#### The exercise
Make an exact copy of all the records.

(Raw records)
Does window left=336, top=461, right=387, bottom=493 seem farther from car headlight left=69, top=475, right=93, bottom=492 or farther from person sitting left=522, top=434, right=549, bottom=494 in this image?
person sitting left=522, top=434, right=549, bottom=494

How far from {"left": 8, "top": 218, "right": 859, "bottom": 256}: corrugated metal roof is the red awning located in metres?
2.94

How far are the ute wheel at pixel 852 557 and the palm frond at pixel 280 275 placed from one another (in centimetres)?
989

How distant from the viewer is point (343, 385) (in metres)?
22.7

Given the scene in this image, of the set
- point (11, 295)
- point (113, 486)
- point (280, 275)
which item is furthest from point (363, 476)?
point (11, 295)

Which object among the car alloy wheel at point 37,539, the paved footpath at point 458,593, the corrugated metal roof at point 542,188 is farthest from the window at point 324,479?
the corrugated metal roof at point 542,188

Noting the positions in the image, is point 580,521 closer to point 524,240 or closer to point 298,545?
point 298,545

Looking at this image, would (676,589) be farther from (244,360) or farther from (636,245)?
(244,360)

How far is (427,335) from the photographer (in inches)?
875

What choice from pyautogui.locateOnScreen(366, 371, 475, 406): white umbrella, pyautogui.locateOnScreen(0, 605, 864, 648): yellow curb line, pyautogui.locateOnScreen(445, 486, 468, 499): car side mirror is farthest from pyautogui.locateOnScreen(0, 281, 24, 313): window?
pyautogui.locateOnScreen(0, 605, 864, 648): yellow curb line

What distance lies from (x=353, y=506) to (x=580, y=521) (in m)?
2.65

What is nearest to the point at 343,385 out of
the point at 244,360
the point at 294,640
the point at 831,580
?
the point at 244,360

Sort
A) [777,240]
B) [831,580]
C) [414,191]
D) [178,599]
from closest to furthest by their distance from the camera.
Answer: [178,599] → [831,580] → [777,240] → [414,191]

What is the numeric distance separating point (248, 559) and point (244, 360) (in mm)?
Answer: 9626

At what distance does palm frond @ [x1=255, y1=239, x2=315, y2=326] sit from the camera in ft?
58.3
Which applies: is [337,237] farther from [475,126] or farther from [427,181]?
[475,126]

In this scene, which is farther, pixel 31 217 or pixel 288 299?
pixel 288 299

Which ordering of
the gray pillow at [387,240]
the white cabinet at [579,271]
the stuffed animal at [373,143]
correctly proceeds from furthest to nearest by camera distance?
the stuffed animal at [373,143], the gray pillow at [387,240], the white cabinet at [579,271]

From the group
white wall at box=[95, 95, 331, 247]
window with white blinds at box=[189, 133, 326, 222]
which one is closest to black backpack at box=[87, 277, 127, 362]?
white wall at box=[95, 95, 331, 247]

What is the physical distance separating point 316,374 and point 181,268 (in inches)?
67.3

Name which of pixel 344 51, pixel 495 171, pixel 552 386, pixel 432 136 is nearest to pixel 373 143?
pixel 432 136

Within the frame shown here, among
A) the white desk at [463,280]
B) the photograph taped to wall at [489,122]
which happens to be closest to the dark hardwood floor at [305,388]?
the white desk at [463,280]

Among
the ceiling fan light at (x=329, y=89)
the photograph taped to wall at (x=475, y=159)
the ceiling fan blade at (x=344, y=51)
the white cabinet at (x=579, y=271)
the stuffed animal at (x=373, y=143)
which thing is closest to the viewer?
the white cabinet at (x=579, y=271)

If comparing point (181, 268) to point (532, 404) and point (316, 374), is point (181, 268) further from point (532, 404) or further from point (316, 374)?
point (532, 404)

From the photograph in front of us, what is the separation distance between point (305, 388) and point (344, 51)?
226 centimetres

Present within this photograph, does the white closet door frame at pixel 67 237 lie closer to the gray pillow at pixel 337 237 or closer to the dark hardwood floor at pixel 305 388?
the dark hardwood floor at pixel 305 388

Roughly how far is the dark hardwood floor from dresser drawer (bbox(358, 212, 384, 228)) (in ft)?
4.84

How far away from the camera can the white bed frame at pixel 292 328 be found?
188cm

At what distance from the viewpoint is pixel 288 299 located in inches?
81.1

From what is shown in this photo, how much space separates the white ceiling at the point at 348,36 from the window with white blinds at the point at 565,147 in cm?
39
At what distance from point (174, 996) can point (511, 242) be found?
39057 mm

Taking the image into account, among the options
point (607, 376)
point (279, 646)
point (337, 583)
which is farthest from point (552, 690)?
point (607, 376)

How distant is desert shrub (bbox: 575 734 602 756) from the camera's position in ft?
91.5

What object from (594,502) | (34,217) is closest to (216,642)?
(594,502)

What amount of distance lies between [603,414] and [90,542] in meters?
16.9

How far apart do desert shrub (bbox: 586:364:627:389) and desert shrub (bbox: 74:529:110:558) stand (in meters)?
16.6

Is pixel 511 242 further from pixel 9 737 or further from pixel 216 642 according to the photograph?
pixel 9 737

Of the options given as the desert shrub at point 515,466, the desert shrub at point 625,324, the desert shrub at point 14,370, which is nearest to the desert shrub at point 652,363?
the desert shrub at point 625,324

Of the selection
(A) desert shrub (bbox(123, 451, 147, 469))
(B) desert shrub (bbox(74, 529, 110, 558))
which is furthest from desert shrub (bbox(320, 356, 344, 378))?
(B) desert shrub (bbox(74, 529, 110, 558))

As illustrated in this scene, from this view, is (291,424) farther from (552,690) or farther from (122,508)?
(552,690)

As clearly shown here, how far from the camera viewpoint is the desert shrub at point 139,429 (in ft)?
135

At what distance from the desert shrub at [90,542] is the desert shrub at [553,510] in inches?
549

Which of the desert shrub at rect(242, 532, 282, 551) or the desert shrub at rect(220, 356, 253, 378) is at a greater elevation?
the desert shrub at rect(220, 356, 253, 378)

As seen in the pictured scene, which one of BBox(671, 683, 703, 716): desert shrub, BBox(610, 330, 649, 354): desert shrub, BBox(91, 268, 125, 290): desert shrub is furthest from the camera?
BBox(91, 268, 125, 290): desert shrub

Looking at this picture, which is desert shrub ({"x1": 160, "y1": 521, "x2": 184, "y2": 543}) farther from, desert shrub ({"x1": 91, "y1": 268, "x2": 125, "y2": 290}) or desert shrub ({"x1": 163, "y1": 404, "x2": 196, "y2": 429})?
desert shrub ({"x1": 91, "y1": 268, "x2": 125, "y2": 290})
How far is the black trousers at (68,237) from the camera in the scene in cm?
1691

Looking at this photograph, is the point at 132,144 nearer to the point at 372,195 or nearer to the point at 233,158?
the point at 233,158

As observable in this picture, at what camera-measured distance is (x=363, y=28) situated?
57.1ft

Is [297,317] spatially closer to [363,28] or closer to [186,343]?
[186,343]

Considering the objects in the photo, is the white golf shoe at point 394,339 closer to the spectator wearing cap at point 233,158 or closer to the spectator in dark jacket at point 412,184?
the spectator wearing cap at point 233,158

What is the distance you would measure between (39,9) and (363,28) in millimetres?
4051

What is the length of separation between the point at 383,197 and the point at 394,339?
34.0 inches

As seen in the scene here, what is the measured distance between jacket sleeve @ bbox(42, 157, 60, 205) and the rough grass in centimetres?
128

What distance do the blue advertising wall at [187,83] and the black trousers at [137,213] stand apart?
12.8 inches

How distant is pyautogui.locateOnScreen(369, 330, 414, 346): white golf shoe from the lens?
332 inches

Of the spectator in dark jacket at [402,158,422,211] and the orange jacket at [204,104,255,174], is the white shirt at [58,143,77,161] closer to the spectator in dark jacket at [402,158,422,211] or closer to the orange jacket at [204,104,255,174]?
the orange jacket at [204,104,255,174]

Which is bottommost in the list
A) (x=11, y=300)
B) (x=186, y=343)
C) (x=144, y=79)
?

#### Reply to the exercise
Does window left=336, top=461, right=387, bottom=493 seem farther from car headlight left=69, top=475, right=93, bottom=492 or farther from person sitting left=522, top=434, right=549, bottom=494 in this image?
person sitting left=522, top=434, right=549, bottom=494

How far from {"left": 8, "top": 218, "right": 859, "bottom": 256}: corrugated metal roof is the red awning located in metres?
2.94

How far are the ute wheel at pixel 852 557 and the palm frond at pixel 280 275 placed from one another (in centimetres)?
989

How distant from the viewer is point (343, 385) (in metres)?
22.7

Given the scene in this image, of the set
- point (11, 295)
- point (113, 486)
- point (280, 275)
which item is furthest from point (363, 476)?
point (11, 295)

Which object among the car alloy wheel at point 37,539, the paved footpath at point 458,593, the corrugated metal roof at point 542,188 is farthest from the window at point 324,479?
the corrugated metal roof at point 542,188

Noting the positions in the image, is point 580,521 closer to point 524,240 or closer to point 298,545?
point 298,545

Looking at this image, would (676,589) be farther from (244,360) or farther from (636,245)?
(244,360)

How far is (427,335) from the photographer (in inches)?
875

What choice from pyautogui.locateOnScreen(366, 371, 475, 406): white umbrella, pyautogui.locateOnScreen(0, 605, 864, 648): yellow curb line, pyautogui.locateOnScreen(445, 486, 468, 499): car side mirror is farthest from pyautogui.locateOnScreen(0, 281, 24, 313): window?
pyautogui.locateOnScreen(0, 605, 864, 648): yellow curb line

What distance lies from (x=353, y=506) to (x=580, y=521) (in m)?
2.65

What is nearest to the point at 343,385 out of
the point at 244,360
the point at 294,640
the point at 831,580
?
the point at 244,360

Sort
A) [777,240]
B) [831,580]
C) [414,191]
D) [178,599]
from closest to furthest by their distance from the camera.
Answer: [178,599] → [831,580] → [777,240] → [414,191]

What is the numeric distance separating point (248, 559) and point (244, 360) (in mm)?
Answer: 9626

At what distance does palm frond @ [x1=255, y1=239, x2=315, y2=326] sit from the camera in ft?
58.3
Which applies: is [337,237] farther from [475,126] or farther from [427,181]?
[475,126]

In this scene, which is farther, pixel 31 217 or pixel 288 299?
pixel 288 299

Which ordering of
the gray pillow at [387,240]
the white cabinet at [579,271]
the stuffed animal at [373,143]
correctly proceeds from furthest to nearest by camera distance?
the stuffed animal at [373,143], the gray pillow at [387,240], the white cabinet at [579,271]

From the group
white wall at box=[95, 95, 331, 247]
window with white blinds at box=[189, 133, 326, 222]
which one is closest to black backpack at box=[87, 277, 127, 362]?
white wall at box=[95, 95, 331, 247]

What is the physical distance separating point 316,374 and point 181,268 (in inches)?
67.3

Name which of pixel 344 51, pixel 495 171, pixel 552 386, pixel 432 136 is nearest to pixel 373 143?
pixel 432 136

Within the frame shown here, among
A) the white desk at [463,280]
B) the photograph taped to wall at [489,122]
which happens to be closest to the dark hardwood floor at [305,388]?
the white desk at [463,280]

Among
the ceiling fan light at (x=329, y=89)
the photograph taped to wall at (x=475, y=159)
the ceiling fan blade at (x=344, y=51)
the white cabinet at (x=579, y=271)
the stuffed animal at (x=373, y=143)
which thing is closest to the viewer?
the white cabinet at (x=579, y=271)

If comparing point (181, 268) to point (532, 404) and point (316, 374), is point (181, 268) further from point (532, 404) or further from point (316, 374)?
point (532, 404)

From the photograph in front of us, what is the separation distance between point (305, 388) and point (344, 51)?
226 centimetres

Present within this photograph, does the white closet door frame at pixel 67 237 lie closer to the gray pillow at pixel 337 237 or closer to the dark hardwood floor at pixel 305 388?
the dark hardwood floor at pixel 305 388

Roughly how far is the dark hardwood floor from dresser drawer (bbox(358, 212, 384, 228)) (in ft)?
4.84

How far away from the camera can the white bed frame at pixel 292 328 be found?
188cm

At what distance from the viewpoint is pixel 288 299 located in inches?
81.1

From what is shown in this photo, how much space separates the white ceiling at the point at 348,36 from the window with white blinds at the point at 565,147 in cm?
39
At what distance from point (174, 996) can point (511, 242) be found?
39057 mm

Taking the image into account, among the options
point (607, 376)
point (279, 646)
point (337, 583)
which is farthest from point (552, 690)?
point (607, 376)

How distant is desert shrub (bbox: 575 734 602 756) from the camera's position in ft?
91.5

What object from (594,502) | (34,217) is closest to (216,642)?
(594,502)

What amount of distance lies between [603,414] and [90,542] in meters?
16.9

How far apart do desert shrub (bbox: 586:364:627:389) and desert shrub (bbox: 74:529:110:558) stand (in meters)?
16.6

Is pixel 511 242 further from pixel 9 737 or further from pixel 216 642 according to the photograph?
pixel 9 737

Of the options given as the desert shrub at point 515,466, the desert shrub at point 625,324, the desert shrub at point 14,370, which is nearest to the desert shrub at point 652,363?
the desert shrub at point 625,324

Of the selection
(A) desert shrub (bbox(123, 451, 147, 469))
(B) desert shrub (bbox(74, 529, 110, 558))
which is furthest from desert shrub (bbox(320, 356, 344, 378))?
(B) desert shrub (bbox(74, 529, 110, 558))

As illustrated in this scene, from this view, is (291,424) farther from (552,690) or farther from (122,508)?
(552,690)

As clearly shown here, how far from the camera viewpoint is the desert shrub at point 139,429 (in ft)?
135

At what distance from the desert shrub at [90,542] is the desert shrub at [553,510] in inches?
549

Which of the desert shrub at rect(242, 532, 282, 551) or the desert shrub at rect(220, 356, 253, 378) is at a greater elevation?
the desert shrub at rect(220, 356, 253, 378)

As seen in the pictured scene, which one of BBox(671, 683, 703, 716): desert shrub, BBox(610, 330, 649, 354): desert shrub, BBox(91, 268, 125, 290): desert shrub is furthest from the camera?
BBox(91, 268, 125, 290): desert shrub

Looking at this picture, which is desert shrub ({"x1": 160, "y1": 521, "x2": 184, "y2": 543}) farther from, desert shrub ({"x1": 91, "y1": 268, "x2": 125, "y2": 290}) or desert shrub ({"x1": 163, "y1": 404, "x2": 196, "y2": 429})?
desert shrub ({"x1": 91, "y1": 268, "x2": 125, "y2": 290})
How far is the black trousers at (68,237) from the camera in the scene in cm?
1691

Looking at this photograph, is the point at 132,144 nearer to the point at 372,195 or nearer to the point at 233,158?
the point at 233,158

As observable in this picture, at what camera-measured distance is (x=363, y=28) situated?
57.1ft

Is [297,317] spatially closer to [363,28] or closer to [186,343]?
[186,343]

Considering the objects in the photo, is the white golf shoe at point 394,339 closer to the spectator wearing cap at point 233,158 or closer to the spectator in dark jacket at point 412,184?
the spectator wearing cap at point 233,158

What is the distance you would measure between (39,9) and (363,28) in millimetres?
4051

What is the length of separation between the point at 383,197 and the point at 394,339?
34.0 inches

As seen in the scene here, what is the measured distance between jacket sleeve @ bbox(42, 157, 60, 205) and the rough grass in centimetres?
128

What distance do the blue advertising wall at [187,83] and the black trousers at [137,213] stand apart?
12.8 inches

How distant is pyautogui.locateOnScreen(369, 330, 414, 346): white golf shoe from the lens?
332 inches

Of the spectator in dark jacket at [402,158,422,211] and the orange jacket at [204,104,255,174], is the white shirt at [58,143,77,161] closer to the spectator in dark jacket at [402,158,422,211] or closer to the orange jacket at [204,104,255,174]?
the orange jacket at [204,104,255,174]

Which is bottommost in the list
A) (x=11, y=300)
B) (x=186, y=343)
C) (x=144, y=79)
?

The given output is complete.